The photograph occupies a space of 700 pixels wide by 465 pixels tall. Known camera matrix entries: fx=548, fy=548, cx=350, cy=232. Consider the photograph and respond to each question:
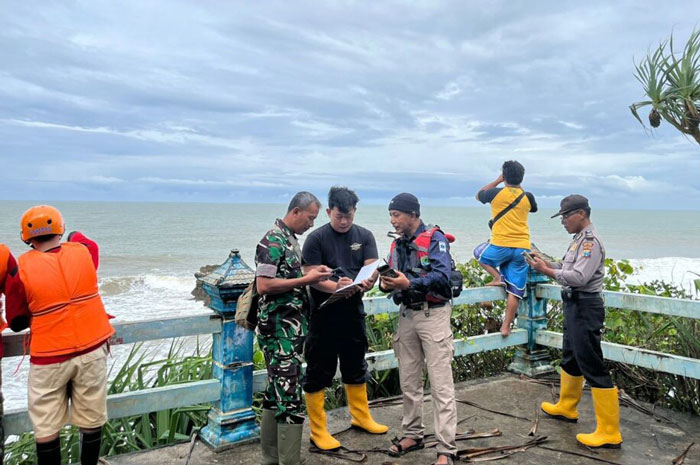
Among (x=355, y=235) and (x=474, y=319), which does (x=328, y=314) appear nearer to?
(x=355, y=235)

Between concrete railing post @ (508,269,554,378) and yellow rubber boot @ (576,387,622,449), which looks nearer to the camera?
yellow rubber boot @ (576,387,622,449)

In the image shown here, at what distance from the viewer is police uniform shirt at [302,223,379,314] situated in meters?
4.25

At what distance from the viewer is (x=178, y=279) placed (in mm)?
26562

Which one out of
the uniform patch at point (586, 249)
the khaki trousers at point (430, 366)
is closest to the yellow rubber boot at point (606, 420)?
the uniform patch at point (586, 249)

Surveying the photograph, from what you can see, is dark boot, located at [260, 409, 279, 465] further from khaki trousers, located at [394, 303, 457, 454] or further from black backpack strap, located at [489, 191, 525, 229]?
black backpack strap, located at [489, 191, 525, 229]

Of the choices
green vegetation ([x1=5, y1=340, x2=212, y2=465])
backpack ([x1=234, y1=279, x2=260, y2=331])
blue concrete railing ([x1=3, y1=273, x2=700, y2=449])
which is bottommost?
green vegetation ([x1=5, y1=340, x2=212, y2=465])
● ● ●
Extract all the data above exactly, excluding every picture.

> **Final result**
The photograph occupies a space of 700 pixels wide by 465 pixels tall. Known camera matrix entries: fx=548, fy=548, cx=350, cy=232. Consider the photograph and respond to each question:
Among (x=355, y=235) and (x=474, y=319), which does (x=328, y=314) appear nearer to?
(x=355, y=235)

Between concrete railing post @ (508,269,554,378) and yellow rubber boot @ (576,387,622,449), which looks nearer to the camera?
yellow rubber boot @ (576,387,622,449)

In the image shown here, at what distance from the viewer is police uniform shirt at [302,223,379,314] situated in meters?
4.25

At what distance from the viewer is (x=178, y=279) placed (in mm)?
26562

Which one out of
the uniform patch at point (586, 249)
the khaki trousers at point (430, 366)
is closest to the yellow rubber boot at point (606, 420)?
the uniform patch at point (586, 249)

Surveying the photograph, from what you can see, is dark boot, located at [260, 409, 279, 465] further from khaki trousers, located at [394, 303, 457, 454] or further from black backpack strap, located at [489, 191, 525, 229]?
black backpack strap, located at [489, 191, 525, 229]

Of the choices
green vegetation ([x1=5, y1=340, x2=212, y2=465])
backpack ([x1=234, y1=279, x2=260, y2=331])
blue concrete railing ([x1=3, y1=273, x2=700, y2=449])
which is bottommost?
green vegetation ([x1=5, y1=340, x2=212, y2=465])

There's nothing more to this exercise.